▶ THE TASK:
Wherever the word "cortical" turns up in a line of the entries, copy that line.

▶ INFORMATION SUPPLIED:
___

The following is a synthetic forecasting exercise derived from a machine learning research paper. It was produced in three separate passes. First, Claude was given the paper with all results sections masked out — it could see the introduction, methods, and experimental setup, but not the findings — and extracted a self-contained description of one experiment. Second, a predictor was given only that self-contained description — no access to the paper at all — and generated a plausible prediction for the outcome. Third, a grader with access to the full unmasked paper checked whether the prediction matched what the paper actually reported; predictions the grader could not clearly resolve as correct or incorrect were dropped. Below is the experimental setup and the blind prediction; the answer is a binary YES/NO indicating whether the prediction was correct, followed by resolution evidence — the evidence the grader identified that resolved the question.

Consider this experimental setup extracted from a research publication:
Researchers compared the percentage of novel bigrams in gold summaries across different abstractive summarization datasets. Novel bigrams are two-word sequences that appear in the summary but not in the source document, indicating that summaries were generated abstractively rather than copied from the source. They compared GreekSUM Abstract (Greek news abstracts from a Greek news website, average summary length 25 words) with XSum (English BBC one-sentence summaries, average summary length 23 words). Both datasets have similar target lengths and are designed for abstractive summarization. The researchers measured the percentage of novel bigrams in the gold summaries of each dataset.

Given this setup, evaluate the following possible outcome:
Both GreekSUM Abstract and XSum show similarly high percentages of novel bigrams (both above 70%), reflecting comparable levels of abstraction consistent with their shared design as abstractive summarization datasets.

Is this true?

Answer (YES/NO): NO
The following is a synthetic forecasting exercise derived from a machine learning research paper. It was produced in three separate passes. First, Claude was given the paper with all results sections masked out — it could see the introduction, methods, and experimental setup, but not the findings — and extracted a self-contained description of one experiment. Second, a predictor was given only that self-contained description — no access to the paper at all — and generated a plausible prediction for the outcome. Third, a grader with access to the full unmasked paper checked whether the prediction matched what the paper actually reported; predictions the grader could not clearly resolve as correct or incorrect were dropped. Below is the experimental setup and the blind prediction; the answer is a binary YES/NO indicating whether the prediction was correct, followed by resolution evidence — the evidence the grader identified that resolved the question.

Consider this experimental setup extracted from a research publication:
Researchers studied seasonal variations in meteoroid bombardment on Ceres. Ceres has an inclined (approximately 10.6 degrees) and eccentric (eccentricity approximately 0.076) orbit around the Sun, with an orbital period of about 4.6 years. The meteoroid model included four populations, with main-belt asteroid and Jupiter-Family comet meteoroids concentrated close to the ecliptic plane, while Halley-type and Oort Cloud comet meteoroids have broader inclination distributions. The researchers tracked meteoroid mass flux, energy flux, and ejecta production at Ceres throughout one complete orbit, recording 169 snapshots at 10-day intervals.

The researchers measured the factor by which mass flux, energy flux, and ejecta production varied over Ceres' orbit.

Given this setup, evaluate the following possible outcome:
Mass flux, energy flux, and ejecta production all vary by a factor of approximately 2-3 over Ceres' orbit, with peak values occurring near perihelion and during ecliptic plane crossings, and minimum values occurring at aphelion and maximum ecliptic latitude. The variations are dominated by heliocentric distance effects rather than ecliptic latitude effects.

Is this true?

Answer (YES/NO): NO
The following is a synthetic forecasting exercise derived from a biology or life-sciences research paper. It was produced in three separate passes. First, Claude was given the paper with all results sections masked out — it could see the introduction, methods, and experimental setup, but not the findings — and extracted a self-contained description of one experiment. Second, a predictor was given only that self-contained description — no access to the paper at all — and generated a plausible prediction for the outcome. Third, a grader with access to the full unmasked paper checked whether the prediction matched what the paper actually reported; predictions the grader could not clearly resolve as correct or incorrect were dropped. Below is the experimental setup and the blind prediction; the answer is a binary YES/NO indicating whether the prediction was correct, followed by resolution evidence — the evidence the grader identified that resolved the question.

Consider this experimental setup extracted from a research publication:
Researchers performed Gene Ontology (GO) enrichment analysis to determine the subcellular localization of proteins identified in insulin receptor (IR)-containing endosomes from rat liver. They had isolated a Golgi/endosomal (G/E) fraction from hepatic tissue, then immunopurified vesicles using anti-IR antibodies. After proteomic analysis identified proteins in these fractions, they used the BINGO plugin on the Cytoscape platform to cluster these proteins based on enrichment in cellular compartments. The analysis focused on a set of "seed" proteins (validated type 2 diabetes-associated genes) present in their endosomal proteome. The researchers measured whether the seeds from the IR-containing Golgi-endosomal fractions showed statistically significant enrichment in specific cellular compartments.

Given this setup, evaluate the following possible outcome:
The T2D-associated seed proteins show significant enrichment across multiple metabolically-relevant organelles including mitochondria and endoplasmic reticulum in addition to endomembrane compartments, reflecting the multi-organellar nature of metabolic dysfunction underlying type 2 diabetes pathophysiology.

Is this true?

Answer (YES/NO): NO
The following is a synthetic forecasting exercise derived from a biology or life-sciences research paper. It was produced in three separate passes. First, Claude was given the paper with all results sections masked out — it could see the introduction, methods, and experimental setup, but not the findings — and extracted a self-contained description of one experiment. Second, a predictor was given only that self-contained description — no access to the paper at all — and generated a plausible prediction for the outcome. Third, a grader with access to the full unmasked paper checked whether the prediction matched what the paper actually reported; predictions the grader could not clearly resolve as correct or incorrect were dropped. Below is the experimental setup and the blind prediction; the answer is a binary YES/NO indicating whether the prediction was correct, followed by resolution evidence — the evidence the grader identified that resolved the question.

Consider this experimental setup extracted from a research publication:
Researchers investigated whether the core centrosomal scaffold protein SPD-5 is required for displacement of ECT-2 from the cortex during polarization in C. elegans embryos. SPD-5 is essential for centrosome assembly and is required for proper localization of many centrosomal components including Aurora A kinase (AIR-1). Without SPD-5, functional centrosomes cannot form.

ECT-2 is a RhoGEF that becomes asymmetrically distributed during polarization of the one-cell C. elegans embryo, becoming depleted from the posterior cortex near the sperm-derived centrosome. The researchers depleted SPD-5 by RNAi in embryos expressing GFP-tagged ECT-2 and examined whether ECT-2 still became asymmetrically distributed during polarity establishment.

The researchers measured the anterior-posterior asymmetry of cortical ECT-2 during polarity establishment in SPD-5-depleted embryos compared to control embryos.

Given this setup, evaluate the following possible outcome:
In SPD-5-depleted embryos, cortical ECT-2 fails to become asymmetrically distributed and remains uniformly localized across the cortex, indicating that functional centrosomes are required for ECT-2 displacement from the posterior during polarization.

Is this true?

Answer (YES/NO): NO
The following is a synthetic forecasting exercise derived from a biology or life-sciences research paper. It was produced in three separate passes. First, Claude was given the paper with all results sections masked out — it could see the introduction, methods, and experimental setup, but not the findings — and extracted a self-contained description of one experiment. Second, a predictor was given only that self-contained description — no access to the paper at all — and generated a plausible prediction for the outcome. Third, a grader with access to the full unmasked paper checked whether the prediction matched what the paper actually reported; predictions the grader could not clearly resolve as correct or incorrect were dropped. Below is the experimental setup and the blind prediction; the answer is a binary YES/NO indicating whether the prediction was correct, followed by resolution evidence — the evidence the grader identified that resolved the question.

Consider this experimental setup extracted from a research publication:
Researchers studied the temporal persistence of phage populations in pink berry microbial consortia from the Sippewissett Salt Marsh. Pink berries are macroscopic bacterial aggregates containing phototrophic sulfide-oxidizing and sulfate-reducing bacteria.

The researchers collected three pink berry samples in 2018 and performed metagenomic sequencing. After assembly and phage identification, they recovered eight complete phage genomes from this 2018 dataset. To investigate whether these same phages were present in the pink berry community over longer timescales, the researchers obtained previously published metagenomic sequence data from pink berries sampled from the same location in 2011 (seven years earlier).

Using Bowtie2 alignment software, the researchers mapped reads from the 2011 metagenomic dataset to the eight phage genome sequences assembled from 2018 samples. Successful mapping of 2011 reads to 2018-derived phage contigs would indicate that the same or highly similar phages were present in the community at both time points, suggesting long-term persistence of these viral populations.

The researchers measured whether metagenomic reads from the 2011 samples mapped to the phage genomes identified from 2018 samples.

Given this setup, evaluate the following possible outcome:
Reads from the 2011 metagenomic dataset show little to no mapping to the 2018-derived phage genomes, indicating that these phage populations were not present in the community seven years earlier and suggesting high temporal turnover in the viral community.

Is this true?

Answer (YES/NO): NO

___

▶ ANSWER SPACE:
The researchers measured the anterior-posterior asymmetry of cortical ECT-2 during polarity establishment in SPD-5-depleted embryos compared to control embryos.
In SPD-5-depleted embryos, cortical ECT-2 fails to become asymmetrically distributed and remains uniformly localized across the cortex, indicating that functional centrosomes are required for ECT-2 displacement from the posterior during polarization.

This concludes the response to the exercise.